What is needed: Write out each line of every entry as a numbered list, dropping blank lines.

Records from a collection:
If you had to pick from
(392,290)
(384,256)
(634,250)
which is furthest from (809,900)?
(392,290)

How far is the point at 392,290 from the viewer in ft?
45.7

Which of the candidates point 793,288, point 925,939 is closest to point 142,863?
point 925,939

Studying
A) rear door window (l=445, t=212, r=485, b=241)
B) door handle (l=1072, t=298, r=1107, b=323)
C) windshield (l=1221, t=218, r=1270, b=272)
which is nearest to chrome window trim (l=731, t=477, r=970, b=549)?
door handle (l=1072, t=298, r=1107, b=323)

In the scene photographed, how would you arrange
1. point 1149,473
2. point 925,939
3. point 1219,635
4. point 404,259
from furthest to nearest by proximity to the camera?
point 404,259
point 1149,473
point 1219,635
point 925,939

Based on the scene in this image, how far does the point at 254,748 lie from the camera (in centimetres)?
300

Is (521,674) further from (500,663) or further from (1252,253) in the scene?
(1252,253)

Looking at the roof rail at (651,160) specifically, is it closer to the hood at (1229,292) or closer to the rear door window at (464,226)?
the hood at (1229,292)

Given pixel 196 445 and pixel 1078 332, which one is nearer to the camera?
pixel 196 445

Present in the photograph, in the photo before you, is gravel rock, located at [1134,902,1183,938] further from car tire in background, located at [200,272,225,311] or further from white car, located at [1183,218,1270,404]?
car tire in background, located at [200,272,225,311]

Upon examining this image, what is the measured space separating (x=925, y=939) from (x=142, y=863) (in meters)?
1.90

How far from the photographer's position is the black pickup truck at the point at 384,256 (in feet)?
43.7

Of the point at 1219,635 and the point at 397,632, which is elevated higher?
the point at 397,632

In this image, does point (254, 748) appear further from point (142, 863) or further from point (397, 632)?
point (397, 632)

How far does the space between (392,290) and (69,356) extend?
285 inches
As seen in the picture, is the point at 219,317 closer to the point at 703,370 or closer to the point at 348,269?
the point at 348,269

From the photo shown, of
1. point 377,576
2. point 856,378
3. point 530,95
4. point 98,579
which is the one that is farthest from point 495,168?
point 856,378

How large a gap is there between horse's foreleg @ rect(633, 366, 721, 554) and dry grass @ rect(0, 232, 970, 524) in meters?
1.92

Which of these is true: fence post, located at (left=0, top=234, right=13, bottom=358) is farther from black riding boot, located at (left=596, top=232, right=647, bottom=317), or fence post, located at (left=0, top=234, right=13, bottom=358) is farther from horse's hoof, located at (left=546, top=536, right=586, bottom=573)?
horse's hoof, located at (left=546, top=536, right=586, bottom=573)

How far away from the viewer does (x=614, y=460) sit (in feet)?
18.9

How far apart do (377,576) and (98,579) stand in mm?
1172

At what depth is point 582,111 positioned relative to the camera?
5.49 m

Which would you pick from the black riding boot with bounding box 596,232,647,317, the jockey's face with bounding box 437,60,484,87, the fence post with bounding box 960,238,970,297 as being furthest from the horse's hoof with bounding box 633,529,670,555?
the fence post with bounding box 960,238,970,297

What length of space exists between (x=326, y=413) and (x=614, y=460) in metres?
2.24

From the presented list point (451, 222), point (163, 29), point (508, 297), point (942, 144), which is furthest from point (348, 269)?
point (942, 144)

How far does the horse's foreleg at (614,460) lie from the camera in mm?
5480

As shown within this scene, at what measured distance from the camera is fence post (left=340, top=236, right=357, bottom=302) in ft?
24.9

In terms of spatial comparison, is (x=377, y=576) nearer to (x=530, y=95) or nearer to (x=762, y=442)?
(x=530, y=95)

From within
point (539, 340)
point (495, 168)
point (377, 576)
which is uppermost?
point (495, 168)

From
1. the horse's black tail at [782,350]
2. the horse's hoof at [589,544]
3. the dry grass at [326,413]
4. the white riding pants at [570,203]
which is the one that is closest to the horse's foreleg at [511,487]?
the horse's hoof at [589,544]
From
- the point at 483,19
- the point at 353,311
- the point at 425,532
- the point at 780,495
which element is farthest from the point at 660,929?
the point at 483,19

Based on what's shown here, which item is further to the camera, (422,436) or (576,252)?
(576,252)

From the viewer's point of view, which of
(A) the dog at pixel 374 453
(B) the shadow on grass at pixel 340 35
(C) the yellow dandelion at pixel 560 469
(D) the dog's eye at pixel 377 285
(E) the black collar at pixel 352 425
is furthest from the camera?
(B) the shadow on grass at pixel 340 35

Task answer:
1. If you had to pick from
2. (392,290)
3. (384,256)
4. (634,250)
5. which is furthest from (809,900)?
6. (392,290)
7. How far is the point at 392,290 from the viewer in ft?
8. 45.7
9. Which of the candidates point 793,288, point 925,939 is closest to point 142,863?
10. point 925,939
11. Studying
12. A) rear door window (l=445, t=212, r=485, b=241)
13. B) door handle (l=1072, t=298, r=1107, b=323)
14. C) windshield (l=1221, t=218, r=1270, b=272)
15. which is nearest to chrome window trim (l=731, t=477, r=970, b=549)?
16. door handle (l=1072, t=298, r=1107, b=323)
17. In the scene photographed, how would you arrange
18. 1. point 1149,473
19. 2. point 925,939
20. 3. point 1219,635
21. 4. point 404,259
22. from furthest to nearest by proximity to the camera?
23. point 404,259
24. point 1149,473
25. point 1219,635
26. point 925,939
27. Based on the scene in this image, how far does the point at 254,748 lie from the camera (in centimetres)?
28. 300
29. Is (521,674) further from (500,663) or further from (1252,253) in the scene?
30. (1252,253)
31. Looking at the roof rail at (651,160) specifically, is it closer to the hood at (1229,292) or closer to the rear door window at (464,226)?
32. the hood at (1229,292)
33. Given pixel 196 445 and pixel 1078 332, which one is nearer to the camera?
34. pixel 196 445
35. Present in the photograph, in the photo before you, is gravel rock, located at [1134,902,1183,938] further from car tire in background, located at [200,272,225,311] or further from white car, located at [1183,218,1270,404]?
36. car tire in background, located at [200,272,225,311]
37. Upon examining this image, what is the measured space separating (x=925, y=939) from (x=142, y=863) (in meters)?
38. 1.90
39. How far from the photographer's position is the black pickup truck at the point at 384,256 (in feet)?
40. 43.7
41. Of the point at 1219,635 and the point at 397,632, which is elevated higher?
42. the point at 397,632
43. In this image, does point (254, 748) appear further from point (142, 863) or further from point (397, 632)?
44. point (397, 632)
45. How far does the space between (392,290) and (69,356) extend?
46. 285 inches
47. As seen in the picture, is the point at 219,317 closer to the point at 703,370 or closer to the point at 348,269?
48. the point at 348,269
49. From the photo shown, of
50. 1. point 377,576
51. 2. point 856,378
52. 3. point 530,95
53. 4. point 98,579
54. which is the one that is farthest from point 495,168?
55. point 856,378
56. How large a gap is there between horse's foreleg @ rect(633, 366, 721, 554) and dry grass @ rect(0, 232, 970, 524) in meters?
57. 1.92
58. Which of these is true: fence post, located at (left=0, top=234, right=13, bottom=358) is farther from black riding boot, located at (left=596, top=232, right=647, bottom=317), or fence post, located at (left=0, top=234, right=13, bottom=358) is farther from horse's hoof, located at (left=546, top=536, right=586, bottom=573)?
59. horse's hoof, located at (left=546, top=536, right=586, bottom=573)
60. How far away from the viewer does (x=614, y=460) sit (in feet)?
61. 18.9
62. How far apart do (377,576) and (98,579) stand in mm?
63. 1172
64. At what depth is point 582,111 positioned relative to the camera?
65. 5.49 m
66. Which would you pick from the black riding boot with bounding box 596,232,647,317, the jockey's face with bounding box 437,60,484,87, the fence post with bounding box 960,238,970,297 as being furthest from the horse's hoof with bounding box 633,529,670,555?
67. the fence post with bounding box 960,238,970,297
68. What length of space exists between (x=326, y=413) and (x=614, y=460) in metres?
69. 2.24
70. From the presented list point (451, 222), point (163, 29), point (508, 297), point (942, 144), which is furthest from point (348, 269)?
71. point (942, 144)
72. How far does the horse's foreleg at (614,460) lie from the camera in mm?
73. 5480
74. As shown within this scene, at what measured distance from the camera is fence post (left=340, top=236, right=357, bottom=302) in ft?
75. 24.9
76. In terms of spatial comparison, is (x=377, y=576) nearer to (x=530, y=95) or nearer to (x=762, y=442)?
77. (x=530, y=95)
78. From within
79. point (539, 340)
80. point (495, 168)
81. point (377, 576)
82. which is uppermost?
83. point (495, 168)
84. From
85. 1. the horse's black tail at [782,350]
86. 2. the horse's hoof at [589,544]
87. 3. the dry grass at [326,413]
88. 4. the white riding pants at [570,203]
89. which is the one that is closest to the horse's foreleg at [511,487]?
90. the horse's hoof at [589,544]
91. From
92. - the point at 483,19
93. - the point at 353,311
94. - the point at 425,532
95. - the point at 780,495
96. which element is farthest from the point at 660,929?
97. the point at 483,19
98. Based on what's shown here, which item is further to the camera, (422,436) or (576,252)?
99. (576,252)
100. From the viewer's point of view, which of
101. (A) the dog at pixel 374 453
102. (B) the shadow on grass at pixel 340 35
103. (C) the yellow dandelion at pixel 560 469
104. (D) the dog's eye at pixel 377 285
105. (E) the black collar at pixel 352 425
106. is furthest from the camera?
107. (B) the shadow on grass at pixel 340 35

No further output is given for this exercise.